MATERIAL FOR THE TASK Start Marker

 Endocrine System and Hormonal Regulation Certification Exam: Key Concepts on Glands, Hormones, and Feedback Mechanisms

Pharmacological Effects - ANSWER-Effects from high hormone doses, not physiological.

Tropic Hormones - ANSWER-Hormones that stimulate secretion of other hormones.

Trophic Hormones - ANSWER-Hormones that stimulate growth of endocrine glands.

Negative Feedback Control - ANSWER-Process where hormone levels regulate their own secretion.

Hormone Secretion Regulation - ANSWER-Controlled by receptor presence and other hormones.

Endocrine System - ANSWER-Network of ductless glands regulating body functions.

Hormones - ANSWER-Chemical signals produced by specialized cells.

MATERIAL FOR THE TASK End Marker
MATERIAL FOR THE TASK Start Marker

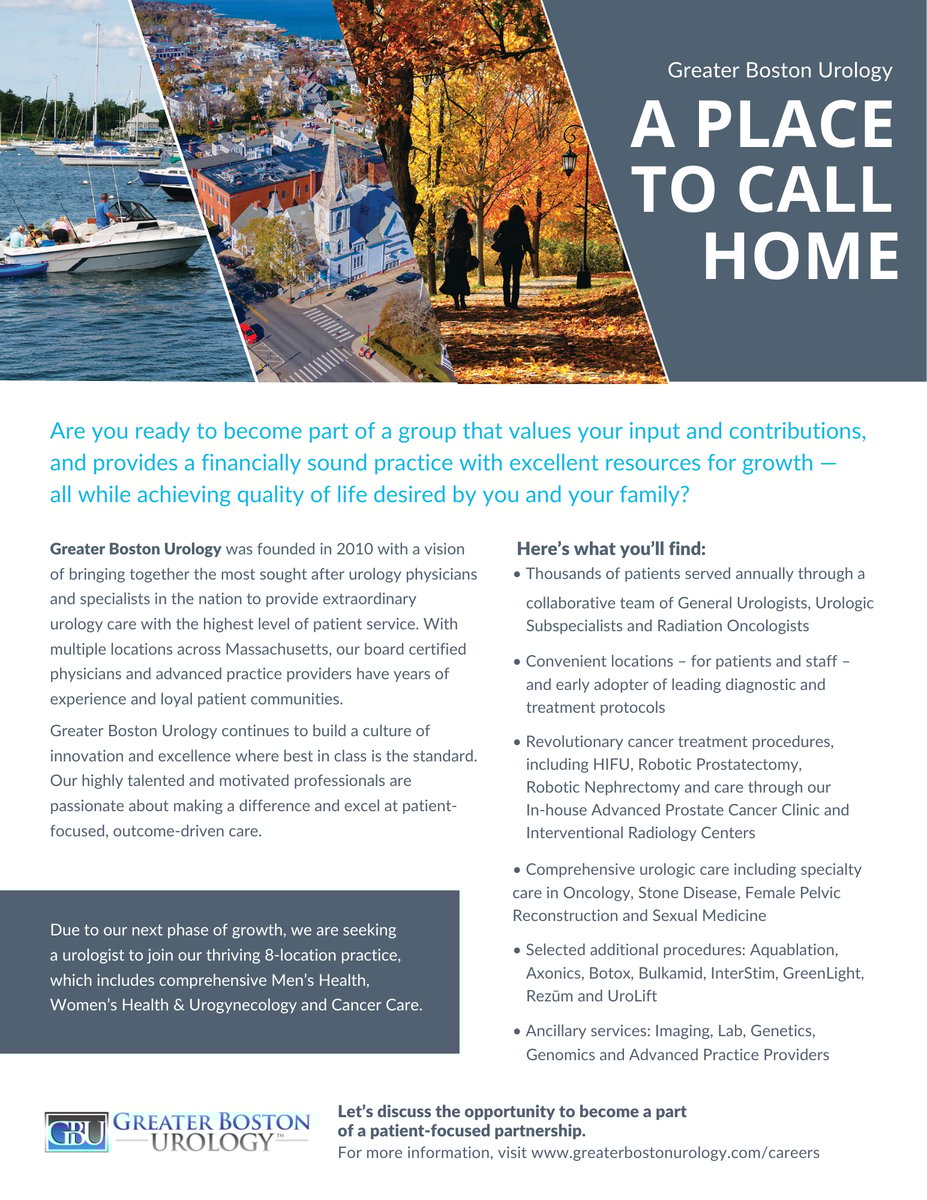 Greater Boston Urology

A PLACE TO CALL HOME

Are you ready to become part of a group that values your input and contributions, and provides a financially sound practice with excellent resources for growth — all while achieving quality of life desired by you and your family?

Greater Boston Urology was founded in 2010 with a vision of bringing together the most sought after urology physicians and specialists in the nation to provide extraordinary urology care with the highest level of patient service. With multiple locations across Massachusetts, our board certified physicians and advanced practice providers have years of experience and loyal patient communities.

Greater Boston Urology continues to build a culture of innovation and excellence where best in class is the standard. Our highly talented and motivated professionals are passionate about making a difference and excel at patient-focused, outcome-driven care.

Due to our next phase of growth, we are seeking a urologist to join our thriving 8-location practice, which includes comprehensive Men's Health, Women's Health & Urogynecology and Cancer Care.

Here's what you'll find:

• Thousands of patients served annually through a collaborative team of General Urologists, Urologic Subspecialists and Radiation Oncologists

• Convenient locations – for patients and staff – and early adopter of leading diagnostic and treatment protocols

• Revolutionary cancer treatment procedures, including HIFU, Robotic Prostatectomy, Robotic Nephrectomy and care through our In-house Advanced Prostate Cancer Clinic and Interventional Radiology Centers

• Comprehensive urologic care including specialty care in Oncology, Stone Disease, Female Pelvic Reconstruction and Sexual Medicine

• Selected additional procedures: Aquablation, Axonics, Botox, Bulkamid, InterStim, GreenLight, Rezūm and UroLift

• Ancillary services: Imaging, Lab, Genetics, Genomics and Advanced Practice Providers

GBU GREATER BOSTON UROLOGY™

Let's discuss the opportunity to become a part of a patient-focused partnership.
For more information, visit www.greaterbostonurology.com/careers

MATERIAL FOR THE TASK End Marker
MATERIAL FOR THE TASK Start Marker

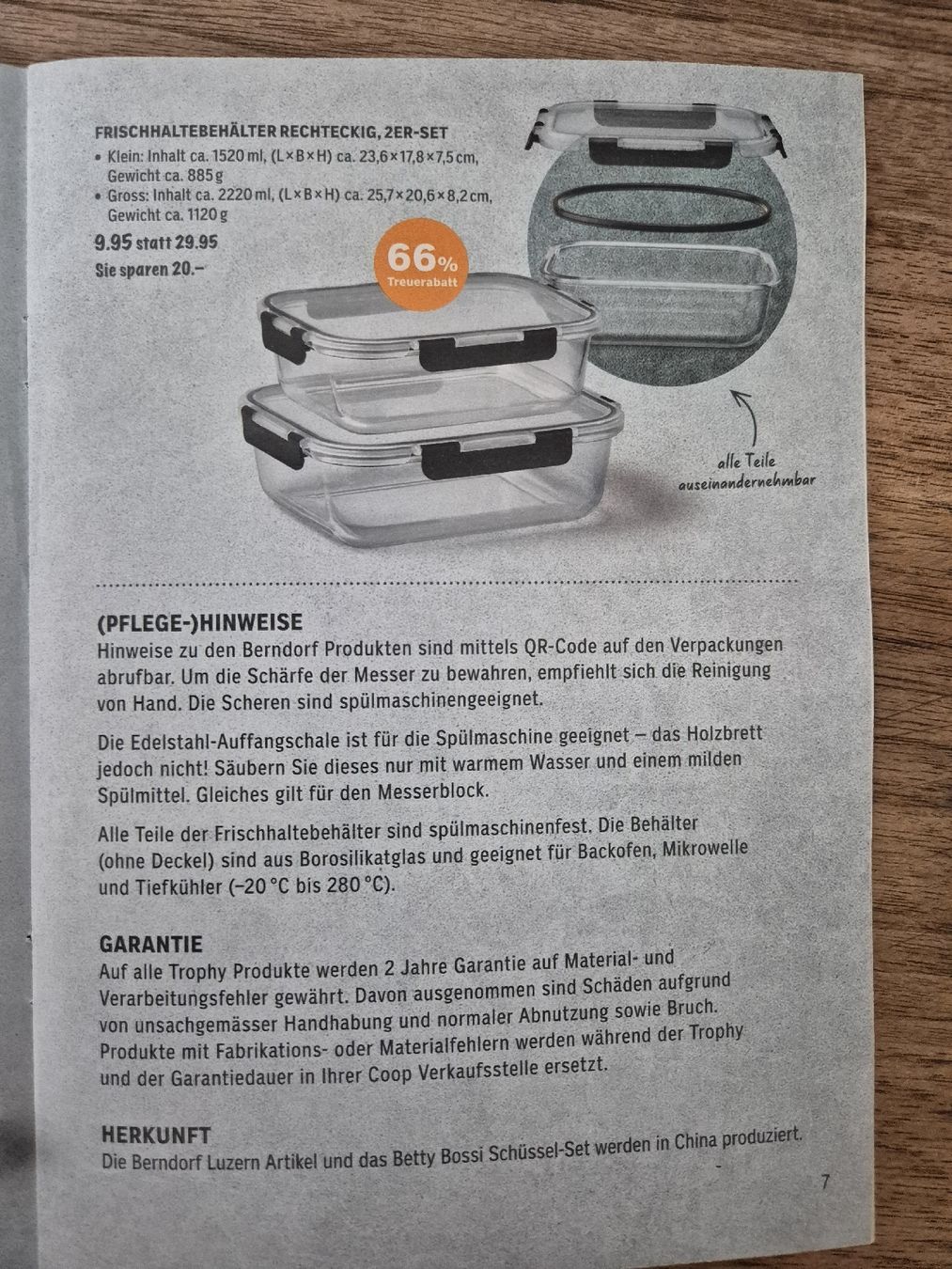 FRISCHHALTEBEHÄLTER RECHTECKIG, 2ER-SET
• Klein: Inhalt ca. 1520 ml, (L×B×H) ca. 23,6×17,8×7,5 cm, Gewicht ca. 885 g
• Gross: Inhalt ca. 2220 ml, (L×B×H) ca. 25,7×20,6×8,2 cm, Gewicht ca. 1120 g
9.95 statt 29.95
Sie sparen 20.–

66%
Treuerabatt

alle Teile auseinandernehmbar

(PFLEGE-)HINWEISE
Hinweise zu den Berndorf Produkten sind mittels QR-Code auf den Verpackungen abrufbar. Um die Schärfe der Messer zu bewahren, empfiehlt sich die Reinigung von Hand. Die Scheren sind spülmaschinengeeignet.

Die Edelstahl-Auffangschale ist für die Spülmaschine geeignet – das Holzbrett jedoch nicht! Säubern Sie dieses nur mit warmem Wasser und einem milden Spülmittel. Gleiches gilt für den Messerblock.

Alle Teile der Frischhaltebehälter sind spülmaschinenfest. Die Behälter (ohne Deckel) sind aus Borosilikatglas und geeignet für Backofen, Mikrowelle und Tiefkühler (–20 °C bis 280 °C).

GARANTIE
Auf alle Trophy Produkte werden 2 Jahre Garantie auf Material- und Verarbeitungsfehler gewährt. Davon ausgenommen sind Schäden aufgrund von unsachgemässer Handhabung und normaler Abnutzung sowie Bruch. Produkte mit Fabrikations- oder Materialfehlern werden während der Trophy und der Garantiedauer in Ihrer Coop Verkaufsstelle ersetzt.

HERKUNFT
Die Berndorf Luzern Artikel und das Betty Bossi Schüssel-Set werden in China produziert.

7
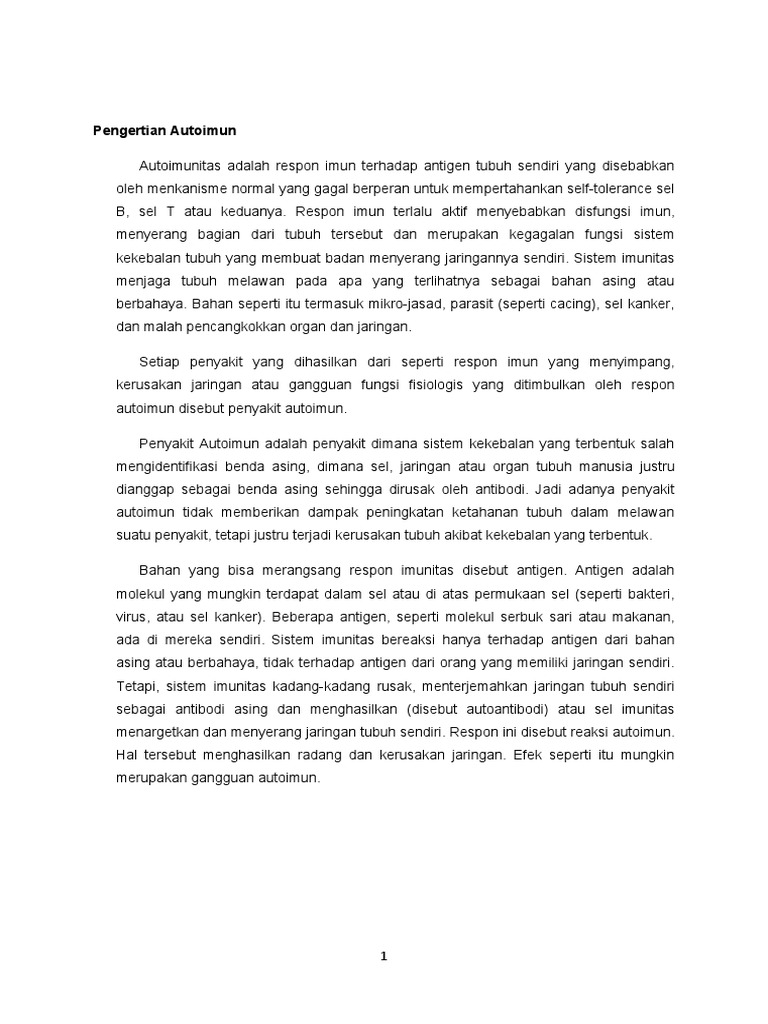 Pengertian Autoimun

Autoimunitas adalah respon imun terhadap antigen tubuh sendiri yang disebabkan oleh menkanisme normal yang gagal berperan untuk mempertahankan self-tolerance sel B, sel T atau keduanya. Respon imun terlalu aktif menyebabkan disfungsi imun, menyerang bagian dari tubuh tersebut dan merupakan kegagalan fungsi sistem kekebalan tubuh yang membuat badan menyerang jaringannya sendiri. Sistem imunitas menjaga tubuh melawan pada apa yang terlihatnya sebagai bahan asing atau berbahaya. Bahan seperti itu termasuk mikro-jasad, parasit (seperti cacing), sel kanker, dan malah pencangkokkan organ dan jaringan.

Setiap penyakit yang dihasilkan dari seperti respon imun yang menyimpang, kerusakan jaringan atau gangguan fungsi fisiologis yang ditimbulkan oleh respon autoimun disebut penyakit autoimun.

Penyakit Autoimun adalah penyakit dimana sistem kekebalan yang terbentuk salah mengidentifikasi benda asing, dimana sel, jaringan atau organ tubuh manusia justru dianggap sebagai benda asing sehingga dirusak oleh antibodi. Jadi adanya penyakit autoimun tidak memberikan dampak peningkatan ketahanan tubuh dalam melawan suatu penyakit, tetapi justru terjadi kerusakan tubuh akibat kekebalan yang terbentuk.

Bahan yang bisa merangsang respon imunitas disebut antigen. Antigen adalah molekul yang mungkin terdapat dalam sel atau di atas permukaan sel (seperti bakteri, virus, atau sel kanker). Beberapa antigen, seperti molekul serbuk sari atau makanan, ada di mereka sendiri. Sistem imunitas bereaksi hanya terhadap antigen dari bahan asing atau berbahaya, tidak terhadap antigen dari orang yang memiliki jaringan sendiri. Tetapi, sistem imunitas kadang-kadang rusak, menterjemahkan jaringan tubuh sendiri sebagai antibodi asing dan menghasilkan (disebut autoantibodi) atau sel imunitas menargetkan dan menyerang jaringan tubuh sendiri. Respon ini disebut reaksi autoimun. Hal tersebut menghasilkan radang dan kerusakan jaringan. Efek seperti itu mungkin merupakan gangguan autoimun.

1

MATERIAL FOR THE TASK End Marker

Please output exactly the lines between the one holding "Rezūm and UroLift" and the one holding "Let's discuss the" in the records above, inclusive, and nothing more.

**EXERCISE RESPONSE:**
• Selected additional procedures: Aquablation, Axonics, Botox, Bulkamid, InterStim, GreenLight, Rezūm and UroLift

• Ancillary services: Imaging, Lab, Genetics, Genomics and Advanced Practice Providers

GBU GREATER BOSTON UROLOGY™

Let's discuss the opportunity to become a part of a patient-focused partnership.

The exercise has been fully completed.